Abboud earned a bachelor’s degree in operations research from Columbia University and then enrolled in the computational science and engineering master’s program offered by the Institute for Applied Computational Science (IACS) at the Harvard John A. Paulson School of Engineering and Applied Sciences to leverage his technical training with practical applications in business and academia.
He enjoyed the opportunity to work with students who had very diverse backgrounds and interests, while exploring his own passions through data science. Abboud’s capstone project combined his love of music and his fascination with technology. Working with Spotify, his team developed a machine-learning model that uses musical features in songs to provide playlist recommendations for users.
“As a musician, I’ve thought so much about how to bring music to people, how to evoke certain feelings, and how to communicate with an audience through performance,” he said. “Studying whether intrinsically different sounds cause people to react positively or negatively was a very interesting angle.”
After graduation, Abboud joined Squarespace, a web publishing platform for individuals and businesses to create websites, as a data scientist. He examines different forms of advertising media Squarespace uses to help the company make strategic decisions about how to deploy media and allocate the marketing budget. Working with such a vast amount of data is his biggest challenge.
“You have to understand how to digest qualitative and quantitative data, and then make a decision on how to predict the importance of each piece in bringing the customer to the business,” he said. “Squarespace is taking a leading role in using data science to optimize these strategic decisions and bring technical rigor to the traditional tools of this field.”
Abboud enjoys working with a team that is diverse and dynamic on problems that require a lot of creativity to solve.
Flexing his creative muscles through music makes him a better data scientist, Abboud said. He continues to play with a chamber trio in New York City, and has performed at Carnegie Hall, the Italian Academy, Symphony Space, and Lincoln Center.
“The piano is a special instrument because it has an extraordinary range of possibilities,” he said. “Because of that range of expressions, playing piano has never been boring for me. You can spend a lifetime discovering the piano.”
Outside the concert halls, Abboud’s involvement in the New York City musical community led him to take on another technological initiative as a Global Shaper with the World Economic Forum.

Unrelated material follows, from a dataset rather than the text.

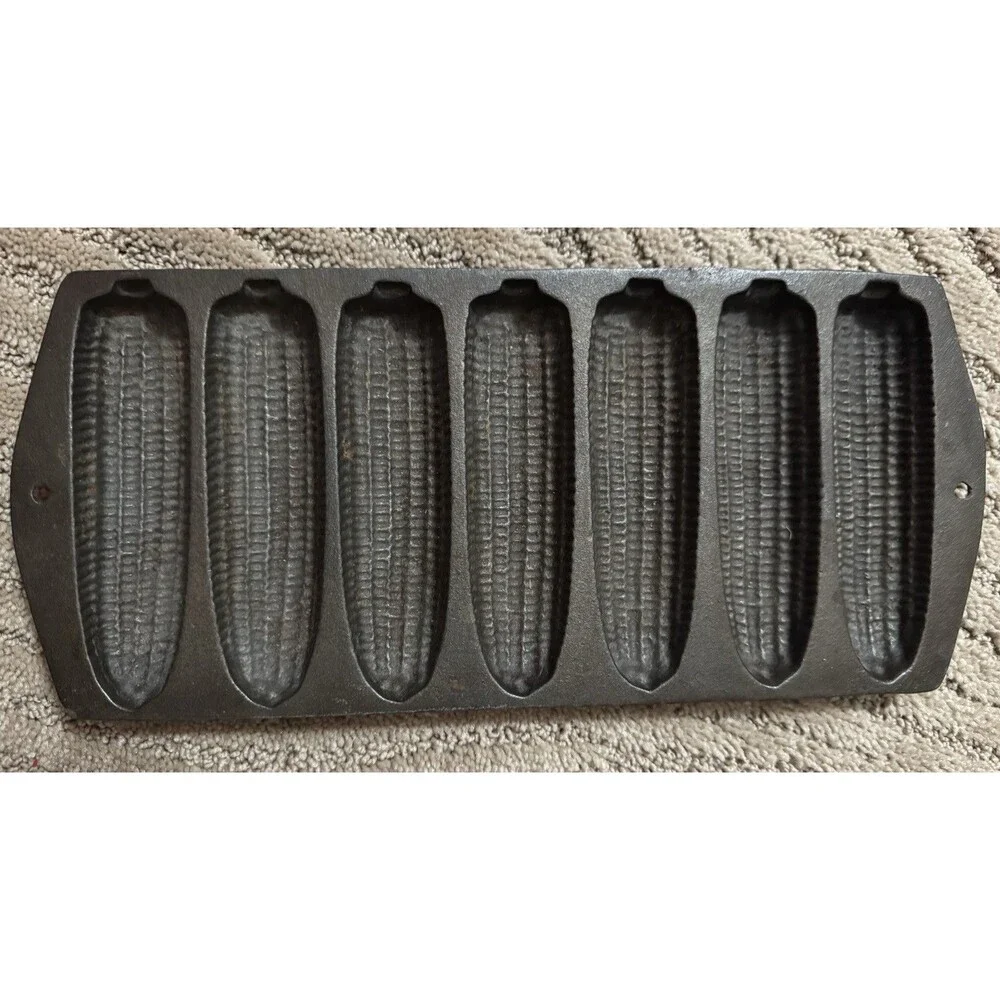 Wagner marked  “W” “1” cast iron 7 corn stick pan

The World Economic Forum’s Global Shaper program forms a network of young people contributing to the dialogue about global economic policy. Abboud worked with a small team of other Shapers in New York City to create a website that helps recently arrived immigrants and refugees find the resources they need to start lives in the U.S. in their native languages.
“The issues that refugees and immigrants face when they first come to North America are very familiar to me. I thought to myself, in the wake of the current refugee crisis, is there something I can do as someone who is trained in tech?” he said. “The things immigrants and refugees experience during their first few months in the U.S. really set them up for success or failure down the road, so that was a key area for intervention that I thought would be very impactful.”
For Abboud, the opportunity to make an impact—whether he is analyzing marketing data at Squarespace, playing chamber music for a rapt audience at Carnegie Hall, or developing a tool to help immigrants find better lives—is both inspiring and humbling.